Priscilla from Los Angeles Public Library shared two lesson plans that they’re using to introduce common terms in this month’s news to their ESL patrons:

Lesson Plan 1
Concepts covered: Enough is enough, Politically-motivated, protest vs. demonstration, riot, civil unrest, social unrest, uprising, insurrection, rebellion, photo-op, opportunist, miss/blow/take an opportunity

Lesson Plan 2
Concepts covered: a few bad apples, paint with the same/broad brush, systemic change, defund the police

Here are a few more documents and resources I’ve come across in the last week.
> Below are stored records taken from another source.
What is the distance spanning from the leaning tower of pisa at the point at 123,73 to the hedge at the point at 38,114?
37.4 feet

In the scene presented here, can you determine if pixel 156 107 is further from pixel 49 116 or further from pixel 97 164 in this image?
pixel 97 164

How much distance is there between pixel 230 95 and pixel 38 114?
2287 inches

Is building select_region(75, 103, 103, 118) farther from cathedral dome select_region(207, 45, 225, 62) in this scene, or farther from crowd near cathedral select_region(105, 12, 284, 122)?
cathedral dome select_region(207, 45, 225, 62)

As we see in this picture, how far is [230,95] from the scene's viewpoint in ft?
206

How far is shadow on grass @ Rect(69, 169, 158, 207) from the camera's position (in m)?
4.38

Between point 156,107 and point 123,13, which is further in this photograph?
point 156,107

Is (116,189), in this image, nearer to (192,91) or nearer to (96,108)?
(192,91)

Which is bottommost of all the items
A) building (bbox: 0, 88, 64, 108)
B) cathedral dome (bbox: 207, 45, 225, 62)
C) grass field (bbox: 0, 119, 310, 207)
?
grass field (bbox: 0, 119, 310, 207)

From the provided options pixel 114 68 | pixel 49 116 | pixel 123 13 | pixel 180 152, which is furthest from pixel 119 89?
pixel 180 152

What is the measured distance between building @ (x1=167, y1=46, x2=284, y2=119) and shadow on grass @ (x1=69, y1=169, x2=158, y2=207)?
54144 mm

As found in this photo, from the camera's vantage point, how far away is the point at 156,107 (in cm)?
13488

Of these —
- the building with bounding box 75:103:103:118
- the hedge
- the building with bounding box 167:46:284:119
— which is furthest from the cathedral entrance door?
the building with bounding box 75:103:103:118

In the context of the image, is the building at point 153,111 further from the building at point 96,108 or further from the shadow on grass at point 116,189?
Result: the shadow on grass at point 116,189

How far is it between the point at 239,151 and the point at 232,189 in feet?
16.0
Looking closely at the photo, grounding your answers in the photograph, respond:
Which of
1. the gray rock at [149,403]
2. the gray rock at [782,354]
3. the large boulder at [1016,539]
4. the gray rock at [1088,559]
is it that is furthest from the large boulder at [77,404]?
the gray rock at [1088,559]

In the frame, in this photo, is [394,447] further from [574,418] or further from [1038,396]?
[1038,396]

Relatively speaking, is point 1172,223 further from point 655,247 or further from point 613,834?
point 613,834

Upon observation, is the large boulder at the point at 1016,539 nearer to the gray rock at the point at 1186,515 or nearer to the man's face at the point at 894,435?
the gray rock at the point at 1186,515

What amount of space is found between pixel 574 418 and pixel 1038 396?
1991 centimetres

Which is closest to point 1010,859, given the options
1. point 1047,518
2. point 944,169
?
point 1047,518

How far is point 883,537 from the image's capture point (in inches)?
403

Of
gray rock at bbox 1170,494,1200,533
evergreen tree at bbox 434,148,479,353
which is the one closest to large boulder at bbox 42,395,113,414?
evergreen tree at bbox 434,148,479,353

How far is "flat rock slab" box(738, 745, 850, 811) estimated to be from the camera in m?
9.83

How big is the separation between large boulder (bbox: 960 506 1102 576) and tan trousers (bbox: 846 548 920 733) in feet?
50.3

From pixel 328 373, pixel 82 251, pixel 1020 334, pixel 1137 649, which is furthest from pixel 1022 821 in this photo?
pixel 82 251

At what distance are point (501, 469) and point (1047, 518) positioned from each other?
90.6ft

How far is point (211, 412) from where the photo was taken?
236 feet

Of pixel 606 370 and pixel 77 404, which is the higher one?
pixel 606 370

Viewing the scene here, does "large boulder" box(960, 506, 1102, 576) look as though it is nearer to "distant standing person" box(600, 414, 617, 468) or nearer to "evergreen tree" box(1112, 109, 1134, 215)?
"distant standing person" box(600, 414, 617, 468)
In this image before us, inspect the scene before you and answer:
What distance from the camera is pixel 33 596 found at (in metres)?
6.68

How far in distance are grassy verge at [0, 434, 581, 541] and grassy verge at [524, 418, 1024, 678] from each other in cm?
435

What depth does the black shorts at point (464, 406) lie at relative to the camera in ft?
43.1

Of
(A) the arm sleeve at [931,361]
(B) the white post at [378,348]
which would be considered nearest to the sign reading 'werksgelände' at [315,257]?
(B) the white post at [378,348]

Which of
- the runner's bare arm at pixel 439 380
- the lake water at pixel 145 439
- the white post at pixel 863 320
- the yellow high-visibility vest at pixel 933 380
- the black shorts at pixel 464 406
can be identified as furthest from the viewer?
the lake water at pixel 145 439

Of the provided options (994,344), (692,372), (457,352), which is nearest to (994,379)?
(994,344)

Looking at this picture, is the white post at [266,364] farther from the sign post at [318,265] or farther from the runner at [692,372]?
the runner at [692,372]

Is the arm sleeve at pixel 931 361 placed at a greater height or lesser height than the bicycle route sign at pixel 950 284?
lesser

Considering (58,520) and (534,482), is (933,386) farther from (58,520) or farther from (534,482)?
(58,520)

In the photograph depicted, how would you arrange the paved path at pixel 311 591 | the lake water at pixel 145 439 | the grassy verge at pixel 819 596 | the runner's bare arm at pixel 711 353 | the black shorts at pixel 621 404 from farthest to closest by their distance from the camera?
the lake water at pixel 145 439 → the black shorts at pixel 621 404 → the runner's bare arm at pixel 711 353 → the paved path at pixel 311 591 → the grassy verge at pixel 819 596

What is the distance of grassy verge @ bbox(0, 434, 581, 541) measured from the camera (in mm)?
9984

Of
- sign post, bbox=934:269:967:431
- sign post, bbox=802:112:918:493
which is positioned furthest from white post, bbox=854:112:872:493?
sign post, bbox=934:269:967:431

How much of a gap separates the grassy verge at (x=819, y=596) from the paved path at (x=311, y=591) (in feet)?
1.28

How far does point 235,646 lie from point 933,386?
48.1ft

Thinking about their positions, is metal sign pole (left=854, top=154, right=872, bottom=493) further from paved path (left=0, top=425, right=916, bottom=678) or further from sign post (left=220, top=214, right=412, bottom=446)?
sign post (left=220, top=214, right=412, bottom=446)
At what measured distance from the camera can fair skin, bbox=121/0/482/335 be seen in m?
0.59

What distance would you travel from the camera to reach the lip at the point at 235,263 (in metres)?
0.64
These are not adaptable curriculum, but they provide great space for self-learning and explanations of complex topics that may be helpful as you introduce them to patrons and learners:

Community Knowledge Share
Created by online community managers, this extensive Q&A resource collects best practices for connecting communities and maintaining participants’ dignity in difficult conversations. While this document is structured around digital communities, much of the advice is applicable to in-person meetings and may be helpful while considering how to introduce and facilitate these topics.

AIGA Anti-Racism, Equity, and Inclusion Resources Archive
An extensive list of books, articles, professional resources, initiatives, reading lists, and additional resource collections assembled by the American Institute of Graphic Arts (AIGA)'s Design Educators Community (DEC) Steering Committee and Diversity, Equity, and Inclusion (DEI) Task Force.

Dignity and Confronting Racism: How to have necessary, hard conversations
This resource defines Dignity and why it’s important as a framework for navigating conflict while preserving others’ senses of worth and value. It covers how to avoid weaponizing shame to depersonalize conflict and explores skills to have hard conversations, particularly around the following mindsets:

  • “I can’t have a constructive conversation with people I really disagree with because they make me angry, and I’m just immediately emotional. So what’s the point?”
  • “I avoid having these conversations altogether with people I love because I’m afraid of alienating them, losing relationships, and causing harm.”

Hats off to Ulonda and her colleagues at Charlotte Mecklenburg Library in North Carolina for creating and sharing these excellent facilitator guides for two anti-racism learning circles they’ve developed in the last two months:

The 1619 Project

Learning Material & P2PU Course Library Link
Facilitator Guide (.docx)

21 Day Racial Equity and Social Justice Challenge

Learning Material & P2PU Course Library Link
Facilitator Guide (.docx)

Additionally, this is a wonderful primer for anyone interested in facilitating conversations in these topics:

How To Talk About Race

A 1hr webinar and series of resources (including facilitator guides and tips and a reading list) on facilitating productive conversations around race. (Find it under the 2019 list.)